• [What the task asks] Copy out, exactly as written, only the line containing "Looking at the image, which of" and the lines after it through the end of the records.

• [Data extract]
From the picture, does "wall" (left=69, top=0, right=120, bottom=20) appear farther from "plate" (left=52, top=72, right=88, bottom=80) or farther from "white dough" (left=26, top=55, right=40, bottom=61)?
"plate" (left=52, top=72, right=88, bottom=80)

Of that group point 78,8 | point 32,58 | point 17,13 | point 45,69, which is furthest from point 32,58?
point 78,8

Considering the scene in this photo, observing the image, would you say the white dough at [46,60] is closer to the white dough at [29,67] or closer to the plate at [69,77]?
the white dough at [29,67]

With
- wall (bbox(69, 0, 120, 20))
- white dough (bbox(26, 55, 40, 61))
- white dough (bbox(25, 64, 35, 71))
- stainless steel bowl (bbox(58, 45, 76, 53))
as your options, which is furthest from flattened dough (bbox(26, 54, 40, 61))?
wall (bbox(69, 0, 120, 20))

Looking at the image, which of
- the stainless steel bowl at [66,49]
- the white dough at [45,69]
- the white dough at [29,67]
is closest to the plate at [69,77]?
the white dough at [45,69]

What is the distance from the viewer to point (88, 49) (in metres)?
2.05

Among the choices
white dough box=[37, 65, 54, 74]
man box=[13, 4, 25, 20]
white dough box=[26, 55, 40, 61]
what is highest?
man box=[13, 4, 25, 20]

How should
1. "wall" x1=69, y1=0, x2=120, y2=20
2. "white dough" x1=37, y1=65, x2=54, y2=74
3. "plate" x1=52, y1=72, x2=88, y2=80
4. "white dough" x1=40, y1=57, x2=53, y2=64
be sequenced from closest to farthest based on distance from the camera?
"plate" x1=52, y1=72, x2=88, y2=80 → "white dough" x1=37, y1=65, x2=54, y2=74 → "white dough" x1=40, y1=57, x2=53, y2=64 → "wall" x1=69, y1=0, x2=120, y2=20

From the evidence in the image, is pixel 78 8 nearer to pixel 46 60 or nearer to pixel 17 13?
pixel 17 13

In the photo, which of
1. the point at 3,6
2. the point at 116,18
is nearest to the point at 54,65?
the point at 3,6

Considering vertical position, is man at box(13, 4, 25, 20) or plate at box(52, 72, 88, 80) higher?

• [Response for this exercise]
Looking at the image, which of
- the stainless steel bowl at [66,49]
- the white dough at [45,69]
- the white dough at [29,67]
is closest to the plate at [69,77]?
the white dough at [45,69]

What is the distance from the viewer to point (88, 49) (in metres)?
2.05

Among the choices
white dough box=[37, 65, 54, 74]
man box=[13, 4, 25, 20]
white dough box=[26, 55, 40, 61]
what is highest?
man box=[13, 4, 25, 20]

How should
1. "wall" x1=69, y1=0, x2=120, y2=20
2. "white dough" x1=37, y1=65, x2=54, y2=74
3. "plate" x1=52, y1=72, x2=88, y2=80
4. "white dough" x1=40, y1=57, x2=53, y2=64
be sequenced from closest to farthest based on distance from the camera?
"plate" x1=52, y1=72, x2=88, y2=80 → "white dough" x1=37, y1=65, x2=54, y2=74 → "white dough" x1=40, y1=57, x2=53, y2=64 → "wall" x1=69, y1=0, x2=120, y2=20

From the evidence in the image, is pixel 78 8 nearer to pixel 46 60 or nearer to pixel 17 13?
pixel 17 13

In the photo, which of
1. the point at 3,6
2. the point at 116,18
is nearest to the point at 54,65?
the point at 3,6

Considering vertical position, is man at box(13, 4, 25, 20) or plate at box(52, 72, 88, 80) higher?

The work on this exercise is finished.